From what we do habitually,

to what makes us happy or even

what might create tension:

Does your fantasy match up with your reality?

Whenever I work with clients, I strive to understand the psychology behind the many layers of their desires and needs. It is my firm belief that you can never feel truly comfortable in a living space unless you have found the core of what makes you feel good.


What makes us feel good is, of course, different for everyone, and can also vary depending on what we like compared to what we actually need. And, when taking into account space and budget considerations, working towards this feeling of contentment is an ongoing process that becomes part of the journey we take together. 


With over a decade of experience, this is a journey I have taken with clients many times. I have found that people often think that interior design is mostly about how a room looks. But, beyond this, a home of any size should take needs – and desires – into consideration. Your ideal home should represent who you are.



We work closely with clients to guide them through the design process, from the two-dimensional concepts to the three-dimensional reality. Below, we’ll take a look at the key elements of residential interior design, and how we approach them:

  • Function

  • Space Planning

  • Design Consideration

  • Lighting Design

  • Storage Design

  • Managing the Budget

  • Project Management



Consider how you interact with your home on a day-to-day basis: from where you eat breakfast, to which side of the bed you sleep on, to where you get dressed. Every ritual has its own pattern – and in order to create a living space that works for you, you need a design that aligns with your routines. 


Writing your wish list should be your first step. It’s always better to start with the big picture and work your way backwards; people are often surprised at what can be achieved by makes a few simple structural changes to make your daily life a little bit more seamless.
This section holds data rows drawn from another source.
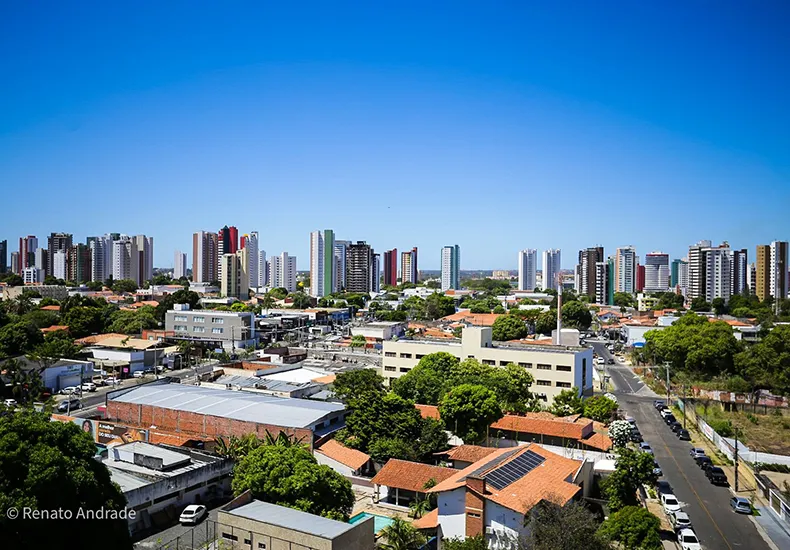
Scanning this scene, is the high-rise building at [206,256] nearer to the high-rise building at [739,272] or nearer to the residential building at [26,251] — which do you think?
the residential building at [26,251]

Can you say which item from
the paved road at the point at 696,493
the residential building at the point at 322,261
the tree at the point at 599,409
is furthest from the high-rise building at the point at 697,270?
the tree at the point at 599,409

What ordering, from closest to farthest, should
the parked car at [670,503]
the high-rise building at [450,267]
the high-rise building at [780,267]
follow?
the parked car at [670,503] → the high-rise building at [780,267] → the high-rise building at [450,267]

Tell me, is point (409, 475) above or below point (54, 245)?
below

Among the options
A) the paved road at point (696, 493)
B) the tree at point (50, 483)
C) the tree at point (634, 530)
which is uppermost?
the tree at point (50, 483)

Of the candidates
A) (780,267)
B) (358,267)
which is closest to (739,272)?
(780,267)

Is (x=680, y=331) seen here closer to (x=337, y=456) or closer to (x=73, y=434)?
(x=337, y=456)

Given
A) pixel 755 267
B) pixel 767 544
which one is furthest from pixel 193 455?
pixel 755 267

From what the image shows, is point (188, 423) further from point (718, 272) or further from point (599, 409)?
point (718, 272)
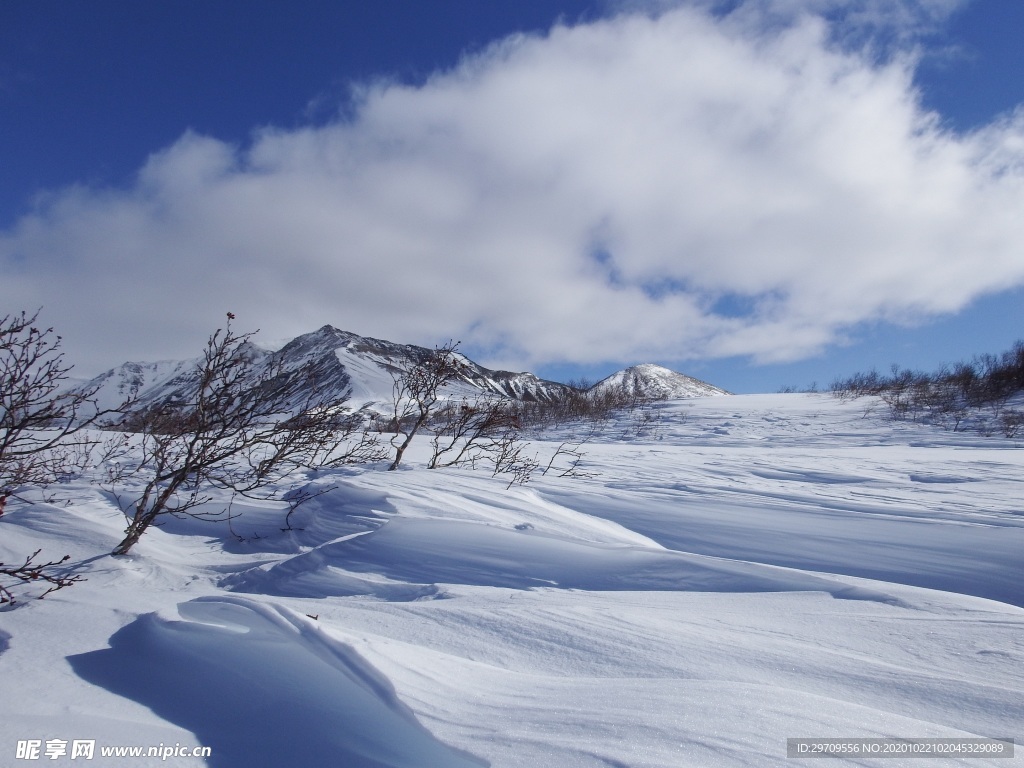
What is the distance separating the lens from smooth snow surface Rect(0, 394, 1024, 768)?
1322 mm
Having considered what you need from your home, the next step is finding ways to make your space fulfil these functions. This is the mark of a successful interior design project – it’s more than just the decorative accents. 


A lot of houses also have awkward spaces – dark corners, difficult proportions, or odd shapes. One way of dealing with these spaces is to draw attention to areas with more light, harmony or symmetry, making these awkward spaces less conspicuous.


Below we outline some common issues, and how we might go about solving them:

Problem 1: Irregularly shaped living room


  • Function was compromised for form

  • Fixtures and fittings that didn’t maximise the space


  • A custom-made sofa fits the shape of the room

  • extendable TV mount means the viewer can watch and be comfortable at any angle.

Problem 2: Smaller zone in living room lacks natural light and privacy


  • Lack of natural light, with a small window facing the neighbouring block. 

  • Window, beaming and air conditioning unit combine for an odd outlook.


  • A more peaceful zone is created with a custom-made cabinet with in-built lighting. 

  • A reflective material has been used for the panelling to reflect the natural light opposite,

  • Sliding door hides the unsightly window and adds extra storage while creating a sense of privacy. 

  • The air conditioning unit is relocated above the cabinet and in the middle of the space to create better circulation.